2. Transfer to a medium sized bowl and add the 5 tablespoons of water, using a fork to mix until the dough begins to come together. Add more water by the teaspoonful if it seems too dry.
3. Gather the dough into a ball and turn out onto a flat surface. Flatten it into a disk, wrap in plastic and chill for at at least 2 hours and preferably overnight.
4. Remove the dough from the refrigerator and let it sit a bit to soften if it seems too cold to roll out. Meanwhile lightly flour a board or work surface, and with a lightly floured rolling pin, working from the center out, roll the dough out into a 12 inch circle, lifting and rotating the dough several times to make sure it's not sticking. Then loosely roll dough around rolling pin to transfer it and very carefully position it over the pan and unroll it, gently pressing dough down into a 9 or 10 inch extra-deep pie plate. Trim overhang and crimp edges using your thumb and finger to make the indentations or any way you like. Chill the crust for 20 minutes.

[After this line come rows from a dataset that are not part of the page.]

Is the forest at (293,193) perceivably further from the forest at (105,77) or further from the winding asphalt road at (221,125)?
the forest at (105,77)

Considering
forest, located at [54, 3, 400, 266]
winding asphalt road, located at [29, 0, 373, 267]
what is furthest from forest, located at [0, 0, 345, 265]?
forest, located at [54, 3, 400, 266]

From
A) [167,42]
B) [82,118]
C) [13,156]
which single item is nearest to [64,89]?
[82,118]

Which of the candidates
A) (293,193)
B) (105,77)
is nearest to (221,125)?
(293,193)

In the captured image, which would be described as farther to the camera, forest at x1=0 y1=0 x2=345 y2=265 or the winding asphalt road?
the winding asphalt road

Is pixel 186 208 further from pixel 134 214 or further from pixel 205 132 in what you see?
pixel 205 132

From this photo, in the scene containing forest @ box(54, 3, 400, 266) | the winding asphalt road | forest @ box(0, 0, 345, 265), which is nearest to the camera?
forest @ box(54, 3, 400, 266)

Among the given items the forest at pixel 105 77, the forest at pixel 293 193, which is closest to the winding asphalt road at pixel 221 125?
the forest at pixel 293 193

5. Preheat the oven to 425ºF. Once chilled, remove the pie crust from the refrigerator and prick it all over with a fork. Line it with a sheet of heavy-duty aluminum foil or two layers of regular aluminum foil that has been sprayed lightly with cooking spray to prevent it from sticking to the crust. Fill the lined crust with pie weights or dried beans an bake for about 12 minutes. Remove the pie from the oven, remove the foil and pie weights and lower the oven to 350F and return pie crust to oven to bake for another 10-15 minutes until the crust is light brown. Let cool for about 20 minutes. Lower the oven to 325ºF.
To make the Filling:
6. In a medium bowl, whisk together the melted butter, eggs, buttermilk and vanilla. Add the sugar, flour and salt and mix well. Pour into the pie crust. Bake for about 40-45 minutes until the custard is set but the center is still slightly jiggly.
7. Allow to cool to room temperature and serve as is or topped with fresh berries. Pie keeps chilled and covered for 2-3 days.
Note: Pie crust is adapted from an old issue of Bon Appetit Magazine. Buttermilk filling is from Sugar Pie & Jelly Roll by Robbin Gourley. The original recipe only calls for 25 minutes for the filling to bake but I've made this pie twice and each time it needed about 40 minutes to set up properly.